Sucking carbon from the sky may do little to slow climate change - spenrose
http://news.sciencemag.org/chemistry/2015/08/sucking-carbon-sky-may-not-slow-climate-change

======
spenrose
"The Intergovernmental Panel on Climate Change concluded last year that
reaching a key emissions goal—roughly equivalent to limiting warming to 2°C by
2100—would rely on the deployment of one or several CDR technologies.
Deploying them could cost more than a trillion dollars, one expert estimates.

The new study puts the concept of CDR to the test—without getting into the
specifics of which technology to use. The authors used computer simulations to
figure out what would happen if engineers removed a whopping 5 gigatons of
carbon dioxide from the atmosphere each year. Achieving that goal, equivalent
to removing roughly half the amount of CO2 that is now emitted from manmade
sources, would require a gargantuan global effort. (To visualize the scale,
imagine 5000 new facilities each roughly the size of a sports stadium.)

Yet the scientists found the environmental benefits of such a massive
technological campaign were surprisingly small, especially in terms of
protecting the ocean from the impacts of climate change.
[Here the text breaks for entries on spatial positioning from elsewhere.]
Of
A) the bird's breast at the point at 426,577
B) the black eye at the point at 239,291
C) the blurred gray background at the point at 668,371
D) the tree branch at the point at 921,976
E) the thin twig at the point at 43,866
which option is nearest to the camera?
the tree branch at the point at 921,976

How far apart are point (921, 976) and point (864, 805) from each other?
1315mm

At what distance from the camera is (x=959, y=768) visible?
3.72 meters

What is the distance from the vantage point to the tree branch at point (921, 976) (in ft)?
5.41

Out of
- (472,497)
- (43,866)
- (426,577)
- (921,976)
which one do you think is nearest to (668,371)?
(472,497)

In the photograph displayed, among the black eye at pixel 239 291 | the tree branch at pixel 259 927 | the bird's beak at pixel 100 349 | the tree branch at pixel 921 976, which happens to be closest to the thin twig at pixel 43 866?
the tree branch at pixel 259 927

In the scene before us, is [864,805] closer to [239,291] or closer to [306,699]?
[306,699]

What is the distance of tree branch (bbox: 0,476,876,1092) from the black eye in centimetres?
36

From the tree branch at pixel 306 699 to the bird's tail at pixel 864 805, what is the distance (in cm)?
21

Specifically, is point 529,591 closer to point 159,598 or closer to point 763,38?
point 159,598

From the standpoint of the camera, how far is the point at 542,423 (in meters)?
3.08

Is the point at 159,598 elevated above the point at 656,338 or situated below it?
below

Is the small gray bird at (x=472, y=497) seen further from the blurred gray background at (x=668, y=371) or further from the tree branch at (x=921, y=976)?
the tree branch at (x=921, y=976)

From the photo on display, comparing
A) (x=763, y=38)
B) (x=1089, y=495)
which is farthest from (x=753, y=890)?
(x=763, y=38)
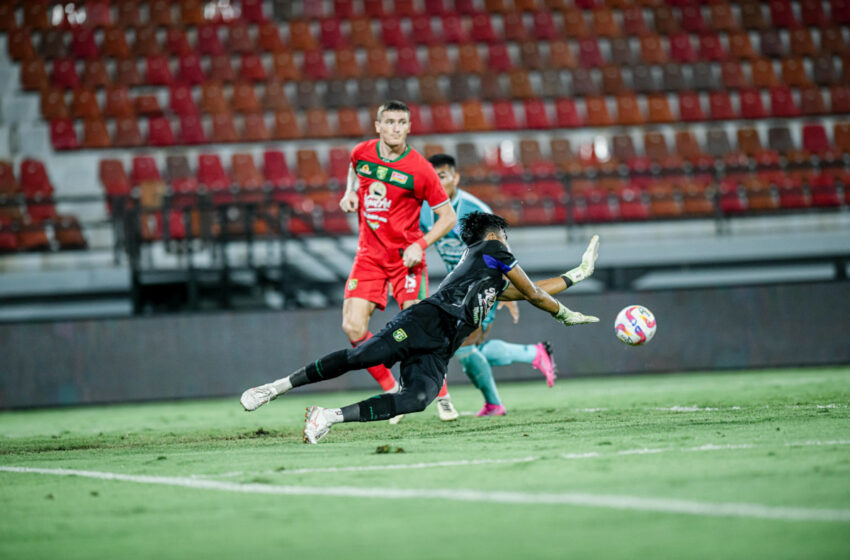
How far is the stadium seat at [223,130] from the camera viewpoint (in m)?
18.4

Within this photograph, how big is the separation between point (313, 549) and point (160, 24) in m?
18.5

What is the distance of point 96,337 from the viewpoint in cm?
1267

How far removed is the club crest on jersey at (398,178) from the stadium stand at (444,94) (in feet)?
28.6

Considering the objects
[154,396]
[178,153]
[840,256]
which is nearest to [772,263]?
[840,256]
One key impact of
rising CO2 levels is seen in the pH of ocean waters—the global sea surface has
been acidified by roughly 0.1 units and impacts on marine shells are beginning
to show. But the experiment demonstrated that the CDR campaign had only
limited effect to reverse that trend: Without the CDR the surface pH was
reduced by 0.75 units by 2200; with CDR the acidification was reduced 0.7
units, the team reports online today in Nature Climate Change."